_Exercise directions:_ Repeat every entry in the listing below, exactly.
.....
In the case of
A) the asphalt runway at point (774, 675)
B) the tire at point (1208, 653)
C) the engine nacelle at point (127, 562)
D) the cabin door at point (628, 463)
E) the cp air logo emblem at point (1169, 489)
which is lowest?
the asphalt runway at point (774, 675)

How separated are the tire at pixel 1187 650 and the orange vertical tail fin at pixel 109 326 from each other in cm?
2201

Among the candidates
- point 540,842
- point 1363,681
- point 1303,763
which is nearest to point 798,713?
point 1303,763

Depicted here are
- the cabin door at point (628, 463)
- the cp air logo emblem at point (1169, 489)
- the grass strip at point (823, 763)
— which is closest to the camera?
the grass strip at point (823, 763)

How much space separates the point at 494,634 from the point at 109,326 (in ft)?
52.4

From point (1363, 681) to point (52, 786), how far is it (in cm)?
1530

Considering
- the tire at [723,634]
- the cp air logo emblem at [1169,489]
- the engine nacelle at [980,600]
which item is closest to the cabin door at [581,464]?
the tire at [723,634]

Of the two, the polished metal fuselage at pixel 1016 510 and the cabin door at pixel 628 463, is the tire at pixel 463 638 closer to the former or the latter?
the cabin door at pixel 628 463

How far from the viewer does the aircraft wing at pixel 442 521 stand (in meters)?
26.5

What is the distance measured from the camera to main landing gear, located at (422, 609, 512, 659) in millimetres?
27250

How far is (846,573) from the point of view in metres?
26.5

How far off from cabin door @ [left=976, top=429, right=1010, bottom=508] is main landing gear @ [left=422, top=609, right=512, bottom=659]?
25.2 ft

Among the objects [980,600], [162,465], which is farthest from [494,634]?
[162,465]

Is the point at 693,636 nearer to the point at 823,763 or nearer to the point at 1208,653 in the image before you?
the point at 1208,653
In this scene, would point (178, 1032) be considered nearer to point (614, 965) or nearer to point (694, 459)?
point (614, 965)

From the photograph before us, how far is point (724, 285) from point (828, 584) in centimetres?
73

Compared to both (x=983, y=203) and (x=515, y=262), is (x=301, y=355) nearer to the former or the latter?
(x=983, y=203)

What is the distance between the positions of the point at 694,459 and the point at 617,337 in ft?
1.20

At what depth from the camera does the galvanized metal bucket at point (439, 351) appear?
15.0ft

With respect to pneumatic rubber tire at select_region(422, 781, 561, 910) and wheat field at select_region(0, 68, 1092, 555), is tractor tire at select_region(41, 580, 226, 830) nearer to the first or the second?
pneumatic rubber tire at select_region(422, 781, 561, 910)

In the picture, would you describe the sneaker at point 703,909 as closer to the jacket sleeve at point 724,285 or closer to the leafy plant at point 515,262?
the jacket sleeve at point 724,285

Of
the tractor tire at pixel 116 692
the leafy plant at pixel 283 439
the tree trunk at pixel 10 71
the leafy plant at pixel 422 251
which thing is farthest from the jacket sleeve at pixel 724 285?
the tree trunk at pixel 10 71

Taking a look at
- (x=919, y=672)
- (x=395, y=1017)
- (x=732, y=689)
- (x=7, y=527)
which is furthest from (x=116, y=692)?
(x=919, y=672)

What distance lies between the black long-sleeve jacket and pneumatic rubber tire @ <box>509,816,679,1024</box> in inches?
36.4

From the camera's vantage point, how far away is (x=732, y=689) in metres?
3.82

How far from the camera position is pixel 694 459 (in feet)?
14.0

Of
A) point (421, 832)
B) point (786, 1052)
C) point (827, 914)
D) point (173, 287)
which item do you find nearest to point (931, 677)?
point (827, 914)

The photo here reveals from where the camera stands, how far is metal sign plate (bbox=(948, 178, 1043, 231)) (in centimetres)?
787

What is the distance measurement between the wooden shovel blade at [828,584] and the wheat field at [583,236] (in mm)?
.....
_Solution for this problem:_
In the case of
A) the asphalt runway at point (774, 675)
B) the tire at point (1208, 653)
C) the engine nacelle at point (127, 562)
D) the cabin door at point (628, 463)
E) the cp air logo emblem at point (1169, 489)
which is lowest?
the asphalt runway at point (774, 675)

How separated are the tire at pixel 1187 650 and the orange vertical tail fin at pixel 109 326 from each other in cm?
2201

Among the candidates
- point 540,842
- point 1363,681
- point 1303,763
which is nearest to point 798,713?
point 1303,763

Depicted here are
- the cabin door at point (628, 463)
- the cp air logo emblem at point (1169, 489)
- the grass strip at point (823, 763)
— which is closest to the camera?
the grass strip at point (823, 763)

How much space separates the point at 494,634 from the point at 109,326 (in ft)?
52.4

From point (1363, 681) to point (52, 786), how far is it (in cm)?
1530

Considering
- the tire at [723,634]
- the cp air logo emblem at [1169,489]
- the engine nacelle at [980,600]
which item is closest to the cabin door at [581,464]?
the tire at [723,634]

Of the two, the polished metal fuselage at pixel 1016 510 and the cabin door at pixel 628 463, is the tire at pixel 463 638 closer to the former or the latter?
the cabin door at pixel 628 463

How far from the viewer does the aircraft wing at pixel 442 521 stand (in meters)?
26.5

What is the distance measured from the camera to main landing gear, located at (422, 609, 512, 659) in millimetres?
27250

How far is (846,573) from the point of view in metres?
26.5

How far off from cabin door @ [left=976, top=429, right=1010, bottom=508] is main landing gear @ [left=422, top=609, right=512, bottom=659]?
25.2 ft

Among the objects [980,600], [162,465], which is farthest from [494,634]?
[162,465]

Is the point at 693,636 nearer to the point at 823,763 or nearer to the point at 1208,653 in the image before you?
the point at 1208,653
In this scene, would point (178, 1032) be considered nearer to point (614, 965) or nearer to point (694, 459)?
point (614, 965)

From the photograph before us, how far is point (724, 285) from point (828, 584) in centimetres?
73

Compared to both (x=983, y=203) and (x=515, y=262), is (x=301, y=355) nearer to the former or the latter?
(x=983, y=203)

What is the distance between the positions of the point at 694,459 and the point at 617,337 in ft?
1.20

At what depth from the camera does the galvanized metal bucket at point (439, 351) appear?
15.0ft

With respect to pneumatic rubber tire at select_region(422, 781, 561, 910) and wheat field at select_region(0, 68, 1092, 555), is tractor tire at select_region(41, 580, 226, 830) nearer to the first or the second?
pneumatic rubber tire at select_region(422, 781, 561, 910)

In the picture, would you describe the sneaker at point 703,909 as closer to the jacket sleeve at point 724,285 or closer to the leafy plant at point 515,262?
the jacket sleeve at point 724,285

Of
the tractor tire at pixel 116 692
the leafy plant at pixel 283 439
the tree trunk at pixel 10 71
the leafy plant at pixel 422 251
which thing is farthest from the jacket sleeve at pixel 724 285?
the tree trunk at pixel 10 71

Taking a look at
- (x=919, y=672)
- (x=395, y=1017)
- (x=732, y=689)
- (x=7, y=527)
which is furthest from (x=116, y=692)?
(x=919, y=672)

What distance lies between the black long-sleeve jacket and pneumatic rubber tire @ <box>509,816,679,1024</box> in inches?
36.4

From the camera's vantage point, how far away is (x=732, y=689) in metres?
3.82

How far from the camera position is pixel 694 459 (in feet)?
14.0

Of
A) point (421, 832)
B) point (786, 1052)
C) point (827, 914)
D) point (173, 287)
which item do you find nearest to point (931, 677)?
point (827, 914)

The photo here reveals from where the camera stands, how far is metal sign plate (bbox=(948, 178, 1043, 231)) (in centimetres)?
787

What is the distance measurement between the wooden shovel blade at [828,584] and the wheat field at [583,236] (in mm)?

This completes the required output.